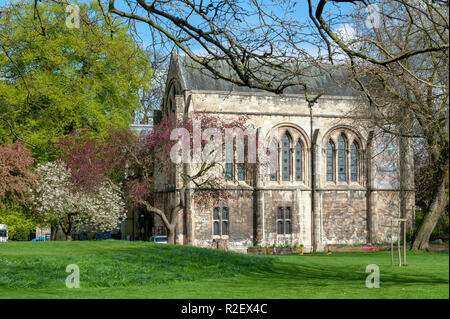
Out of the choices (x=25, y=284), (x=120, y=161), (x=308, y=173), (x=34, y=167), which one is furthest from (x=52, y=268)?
(x=308, y=173)

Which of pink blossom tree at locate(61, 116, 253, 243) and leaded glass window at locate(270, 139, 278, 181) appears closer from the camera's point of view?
pink blossom tree at locate(61, 116, 253, 243)

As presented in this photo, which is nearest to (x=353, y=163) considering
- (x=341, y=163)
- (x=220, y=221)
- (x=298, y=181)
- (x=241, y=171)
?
(x=341, y=163)

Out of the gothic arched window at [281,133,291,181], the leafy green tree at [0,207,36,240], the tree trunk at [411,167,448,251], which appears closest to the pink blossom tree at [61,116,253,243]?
the gothic arched window at [281,133,291,181]

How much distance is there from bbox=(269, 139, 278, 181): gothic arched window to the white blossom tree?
30.9 feet

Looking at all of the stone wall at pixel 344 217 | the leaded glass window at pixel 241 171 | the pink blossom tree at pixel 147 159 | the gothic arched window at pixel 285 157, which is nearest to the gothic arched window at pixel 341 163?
the stone wall at pixel 344 217

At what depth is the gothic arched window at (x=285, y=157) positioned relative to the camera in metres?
39.2

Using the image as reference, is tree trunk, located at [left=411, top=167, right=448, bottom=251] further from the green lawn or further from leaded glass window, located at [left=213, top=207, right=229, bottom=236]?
leaded glass window, located at [left=213, top=207, right=229, bottom=236]

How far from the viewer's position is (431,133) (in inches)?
928

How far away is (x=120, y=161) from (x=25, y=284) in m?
20.9

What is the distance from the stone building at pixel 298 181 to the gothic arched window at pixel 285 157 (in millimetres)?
62

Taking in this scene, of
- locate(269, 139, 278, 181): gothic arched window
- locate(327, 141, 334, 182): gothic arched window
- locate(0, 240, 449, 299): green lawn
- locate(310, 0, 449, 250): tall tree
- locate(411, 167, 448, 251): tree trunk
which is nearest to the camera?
locate(0, 240, 449, 299): green lawn

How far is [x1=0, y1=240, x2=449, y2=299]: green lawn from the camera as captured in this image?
12251 mm

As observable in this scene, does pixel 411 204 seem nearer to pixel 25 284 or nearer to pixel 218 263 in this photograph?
pixel 218 263

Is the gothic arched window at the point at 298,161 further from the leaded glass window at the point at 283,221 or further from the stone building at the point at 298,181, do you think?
the leaded glass window at the point at 283,221
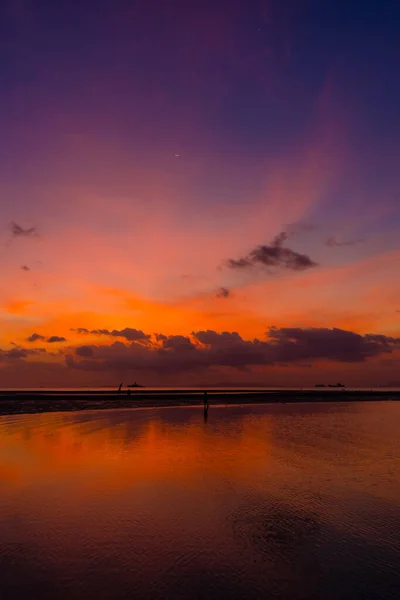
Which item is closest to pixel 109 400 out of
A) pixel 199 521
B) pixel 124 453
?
pixel 124 453

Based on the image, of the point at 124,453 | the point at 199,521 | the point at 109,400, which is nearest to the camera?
the point at 199,521

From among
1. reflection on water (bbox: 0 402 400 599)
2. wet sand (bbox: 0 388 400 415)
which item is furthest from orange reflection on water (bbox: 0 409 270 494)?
wet sand (bbox: 0 388 400 415)

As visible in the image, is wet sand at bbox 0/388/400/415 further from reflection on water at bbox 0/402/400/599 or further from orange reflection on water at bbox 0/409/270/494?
reflection on water at bbox 0/402/400/599

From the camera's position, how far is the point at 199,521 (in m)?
17.3

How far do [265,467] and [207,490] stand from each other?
22.2 ft

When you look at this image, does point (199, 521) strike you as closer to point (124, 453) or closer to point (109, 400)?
point (124, 453)

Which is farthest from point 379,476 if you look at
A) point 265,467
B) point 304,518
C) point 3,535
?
point 3,535

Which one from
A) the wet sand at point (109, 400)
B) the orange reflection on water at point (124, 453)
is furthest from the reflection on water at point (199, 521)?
the wet sand at point (109, 400)

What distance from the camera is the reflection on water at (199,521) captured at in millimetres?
12094

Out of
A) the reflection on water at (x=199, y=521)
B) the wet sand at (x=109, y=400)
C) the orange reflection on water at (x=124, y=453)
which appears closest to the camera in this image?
the reflection on water at (x=199, y=521)

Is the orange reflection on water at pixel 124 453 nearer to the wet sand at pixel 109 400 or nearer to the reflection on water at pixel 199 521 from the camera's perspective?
the reflection on water at pixel 199 521

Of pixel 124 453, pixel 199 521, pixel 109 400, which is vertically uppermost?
pixel 109 400

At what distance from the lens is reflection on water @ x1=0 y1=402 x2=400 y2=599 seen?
1209 cm

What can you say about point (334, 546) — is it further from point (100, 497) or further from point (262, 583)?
point (100, 497)
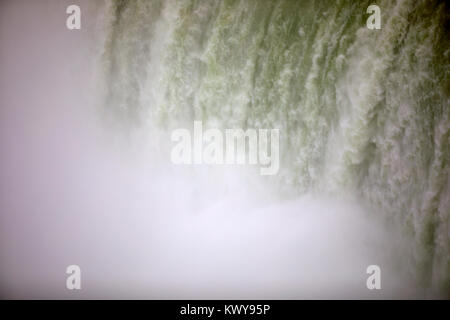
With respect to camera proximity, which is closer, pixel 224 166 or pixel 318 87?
pixel 318 87

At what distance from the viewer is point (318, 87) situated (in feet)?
9.12

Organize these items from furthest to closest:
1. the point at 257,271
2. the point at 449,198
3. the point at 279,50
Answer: the point at 257,271, the point at 279,50, the point at 449,198

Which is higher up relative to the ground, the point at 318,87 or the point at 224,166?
the point at 318,87

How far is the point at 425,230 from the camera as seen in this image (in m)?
2.56

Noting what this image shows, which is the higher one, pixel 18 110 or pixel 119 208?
pixel 18 110

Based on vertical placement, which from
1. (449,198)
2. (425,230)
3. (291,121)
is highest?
(291,121)

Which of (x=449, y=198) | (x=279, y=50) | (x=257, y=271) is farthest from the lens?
(x=257, y=271)

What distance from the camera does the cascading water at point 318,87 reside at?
251 cm

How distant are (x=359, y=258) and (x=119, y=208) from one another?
6.39ft

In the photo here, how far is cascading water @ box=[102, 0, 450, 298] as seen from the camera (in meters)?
2.51

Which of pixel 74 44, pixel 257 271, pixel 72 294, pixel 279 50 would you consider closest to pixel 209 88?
pixel 279 50
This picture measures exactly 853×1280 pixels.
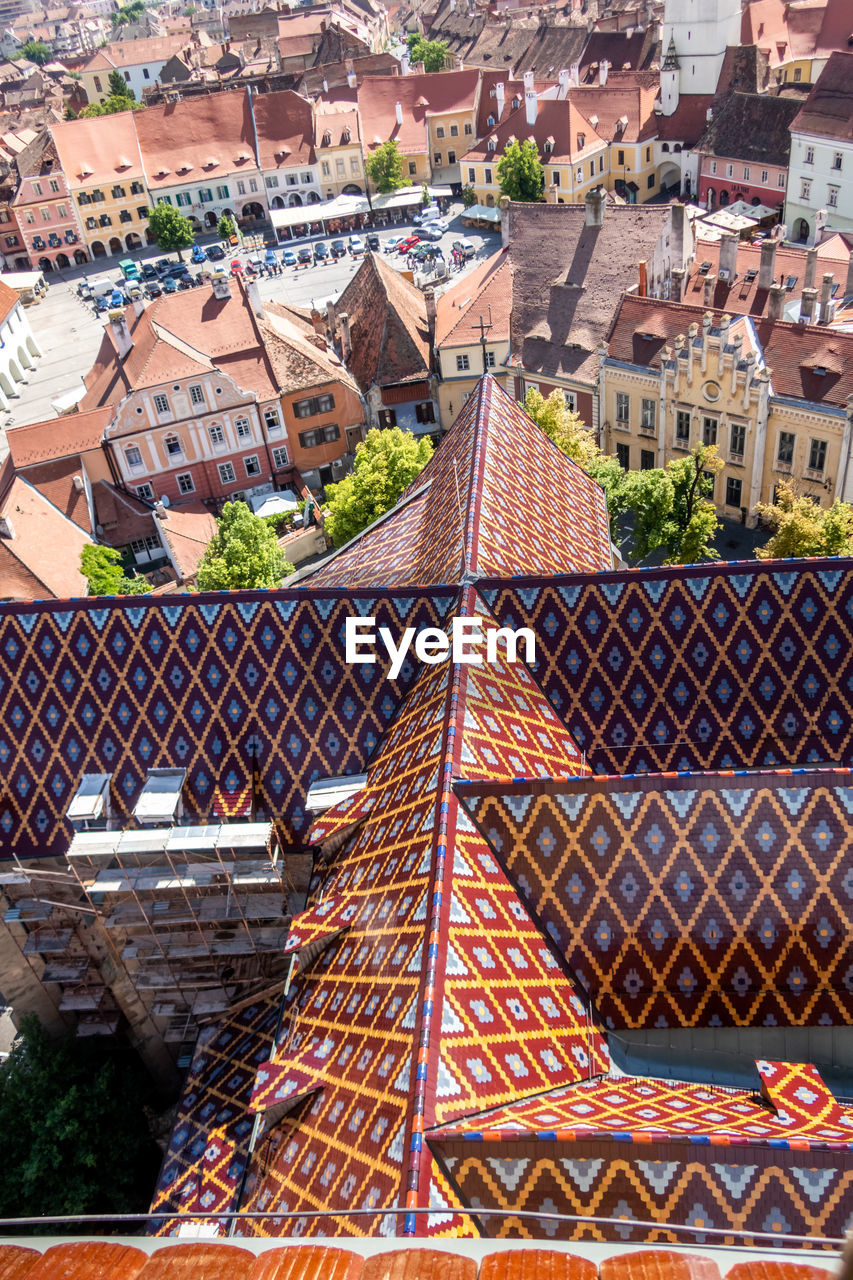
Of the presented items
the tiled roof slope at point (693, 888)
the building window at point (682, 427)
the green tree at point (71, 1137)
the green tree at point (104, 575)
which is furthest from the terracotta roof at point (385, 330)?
the tiled roof slope at point (693, 888)

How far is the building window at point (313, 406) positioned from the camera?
5778cm

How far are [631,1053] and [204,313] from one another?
49.7 m

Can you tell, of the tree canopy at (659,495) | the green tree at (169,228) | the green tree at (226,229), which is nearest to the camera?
the tree canopy at (659,495)

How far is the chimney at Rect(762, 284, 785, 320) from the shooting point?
48.2 metres

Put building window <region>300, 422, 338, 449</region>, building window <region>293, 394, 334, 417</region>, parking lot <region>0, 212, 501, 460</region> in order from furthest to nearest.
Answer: parking lot <region>0, 212, 501, 460</region>, building window <region>300, 422, 338, 449</region>, building window <region>293, 394, 334, 417</region>

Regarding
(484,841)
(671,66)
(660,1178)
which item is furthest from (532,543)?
(671,66)

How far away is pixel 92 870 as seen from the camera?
26109 mm

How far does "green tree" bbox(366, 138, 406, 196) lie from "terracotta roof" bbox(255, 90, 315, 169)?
7252 millimetres

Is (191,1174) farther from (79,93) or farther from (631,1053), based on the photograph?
(79,93)

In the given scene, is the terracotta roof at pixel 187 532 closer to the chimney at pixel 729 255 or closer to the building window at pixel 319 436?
the building window at pixel 319 436

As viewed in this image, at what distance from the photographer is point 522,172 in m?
90.2

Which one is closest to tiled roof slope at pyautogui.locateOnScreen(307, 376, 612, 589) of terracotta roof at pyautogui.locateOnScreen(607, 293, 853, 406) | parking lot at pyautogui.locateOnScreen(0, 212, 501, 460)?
terracotta roof at pyautogui.locateOnScreen(607, 293, 853, 406)

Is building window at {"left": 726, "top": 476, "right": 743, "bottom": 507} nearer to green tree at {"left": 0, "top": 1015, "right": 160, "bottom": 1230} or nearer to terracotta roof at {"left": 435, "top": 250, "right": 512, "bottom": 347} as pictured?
terracotta roof at {"left": 435, "top": 250, "right": 512, "bottom": 347}

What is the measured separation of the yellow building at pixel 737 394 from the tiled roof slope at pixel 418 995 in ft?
93.3
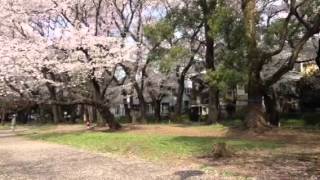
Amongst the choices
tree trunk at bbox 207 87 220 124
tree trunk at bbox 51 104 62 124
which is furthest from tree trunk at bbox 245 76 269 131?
tree trunk at bbox 51 104 62 124

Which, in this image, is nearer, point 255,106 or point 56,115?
point 255,106

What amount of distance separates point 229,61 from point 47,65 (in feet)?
42.1

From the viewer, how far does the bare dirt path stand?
45.4 feet

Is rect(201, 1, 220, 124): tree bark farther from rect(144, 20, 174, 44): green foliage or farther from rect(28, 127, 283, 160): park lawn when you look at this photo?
rect(28, 127, 283, 160): park lawn

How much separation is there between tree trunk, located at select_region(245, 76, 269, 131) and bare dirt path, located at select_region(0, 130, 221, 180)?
8700 millimetres

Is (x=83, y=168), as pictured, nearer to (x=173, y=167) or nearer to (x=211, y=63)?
(x=173, y=167)

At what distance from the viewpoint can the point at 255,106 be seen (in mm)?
25875

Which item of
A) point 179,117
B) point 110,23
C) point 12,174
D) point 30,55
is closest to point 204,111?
point 179,117

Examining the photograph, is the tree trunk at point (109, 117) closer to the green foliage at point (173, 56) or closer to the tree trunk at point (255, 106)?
the green foliage at point (173, 56)

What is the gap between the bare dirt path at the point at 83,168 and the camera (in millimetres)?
13836

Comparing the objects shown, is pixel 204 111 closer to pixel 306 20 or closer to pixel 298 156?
pixel 306 20

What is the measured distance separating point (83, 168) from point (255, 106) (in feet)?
40.0

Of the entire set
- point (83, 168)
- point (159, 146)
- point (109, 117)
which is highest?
point (109, 117)

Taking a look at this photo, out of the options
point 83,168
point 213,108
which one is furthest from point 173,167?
point 213,108
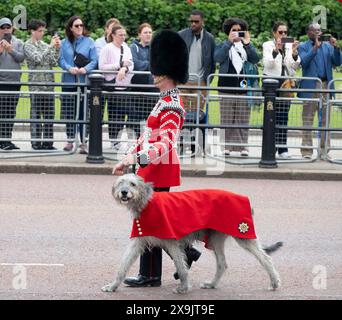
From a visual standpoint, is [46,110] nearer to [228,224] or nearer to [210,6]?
[228,224]

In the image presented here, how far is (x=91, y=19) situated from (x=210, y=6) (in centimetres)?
354

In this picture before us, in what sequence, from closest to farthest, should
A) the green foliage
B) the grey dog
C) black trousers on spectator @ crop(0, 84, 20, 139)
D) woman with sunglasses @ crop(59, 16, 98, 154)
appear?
1. the grey dog
2. black trousers on spectator @ crop(0, 84, 20, 139)
3. woman with sunglasses @ crop(59, 16, 98, 154)
4. the green foliage

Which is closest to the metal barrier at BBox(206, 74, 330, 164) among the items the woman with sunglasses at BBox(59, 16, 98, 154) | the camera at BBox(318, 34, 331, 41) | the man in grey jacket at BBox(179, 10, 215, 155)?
the man in grey jacket at BBox(179, 10, 215, 155)

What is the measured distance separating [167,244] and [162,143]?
32.0 inches

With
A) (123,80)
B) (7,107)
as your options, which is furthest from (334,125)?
(7,107)

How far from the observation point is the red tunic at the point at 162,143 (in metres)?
9.46

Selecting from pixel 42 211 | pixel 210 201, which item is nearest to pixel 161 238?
pixel 210 201

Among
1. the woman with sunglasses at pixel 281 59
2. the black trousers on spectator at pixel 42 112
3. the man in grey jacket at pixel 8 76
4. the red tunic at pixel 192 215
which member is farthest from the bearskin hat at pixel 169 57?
the woman with sunglasses at pixel 281 59

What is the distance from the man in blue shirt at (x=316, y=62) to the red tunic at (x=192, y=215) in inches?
319

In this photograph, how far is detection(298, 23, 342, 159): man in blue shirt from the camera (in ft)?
57.7

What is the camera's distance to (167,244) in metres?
9.46

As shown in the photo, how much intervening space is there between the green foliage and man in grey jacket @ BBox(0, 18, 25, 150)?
16.6 m

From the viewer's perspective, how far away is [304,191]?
15523mm

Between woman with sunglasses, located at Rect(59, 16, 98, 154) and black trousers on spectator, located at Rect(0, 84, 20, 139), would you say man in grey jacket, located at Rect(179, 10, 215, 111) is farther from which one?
black trousers on spectator, located at Rect(0, 84, 20, 139)
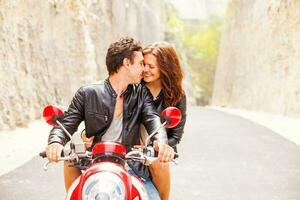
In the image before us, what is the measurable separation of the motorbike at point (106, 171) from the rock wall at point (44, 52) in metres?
9.05

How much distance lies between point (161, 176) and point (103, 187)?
1.37 m

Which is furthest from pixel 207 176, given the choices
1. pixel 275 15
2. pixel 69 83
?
pixel 275 15

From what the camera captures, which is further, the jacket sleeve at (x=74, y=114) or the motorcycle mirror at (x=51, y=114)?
the jacket sleeve at (x=74, y=114)

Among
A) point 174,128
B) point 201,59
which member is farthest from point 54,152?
point 201,59

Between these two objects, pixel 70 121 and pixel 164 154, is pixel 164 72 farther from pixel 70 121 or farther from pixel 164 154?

******************************

#### AIM:
Repeat exactly the lines from the one holding "What is the camera's" through the last line of the entries, both included; the pictures do not belong in the copy.

#### TASK RESULT:
What is the camera's distance to (167,244) in metres?
9.46

As shown in the photo, how much intervening space is there between the green foliage and man in grey jacket @ BBox(0, 18, 25, 150)?
16.6 m

From the viewer's perspective, how far away is [304,191]?
15523mm

Between woman with sunglasses, located at Rect(59, 16, 98, 154) and black trousers on spectator, located at Rect(0, 84, 20, 139), would you say man in grey jacket, located at Rect(179, 10, 215, 111) is farther from which one?
black trousers on spectator, located at Rect(0, 84, 20, 139)
In the image before us, what is the measurable separation of the motorbike at point (106, 171) from the rock wall at point (44, 52) in metres?
9.05

How much distance lies between point (161, 176) and point (103, 187)?
1.37 m

Which is furthest from pixel 207 176, given the choices
1. pixel 275 15
2. pixel 69 83
?
pixel 275 15

From what the camera captures, which is further, the jacket sleeve at (x=74, y=114) or the motorcycle mirror at (x=51, y=114)?
the jacket sleeve at (x=74, y=114)

Among
A) point 174,128
B) point 201,59
which member is farthest from point 54,152?
point 201,59

Between these two objects, pixel 70 121 and pixel 164 154, is pixel 164 72 farther from pixel 70 121 or farther from pixel 164 154?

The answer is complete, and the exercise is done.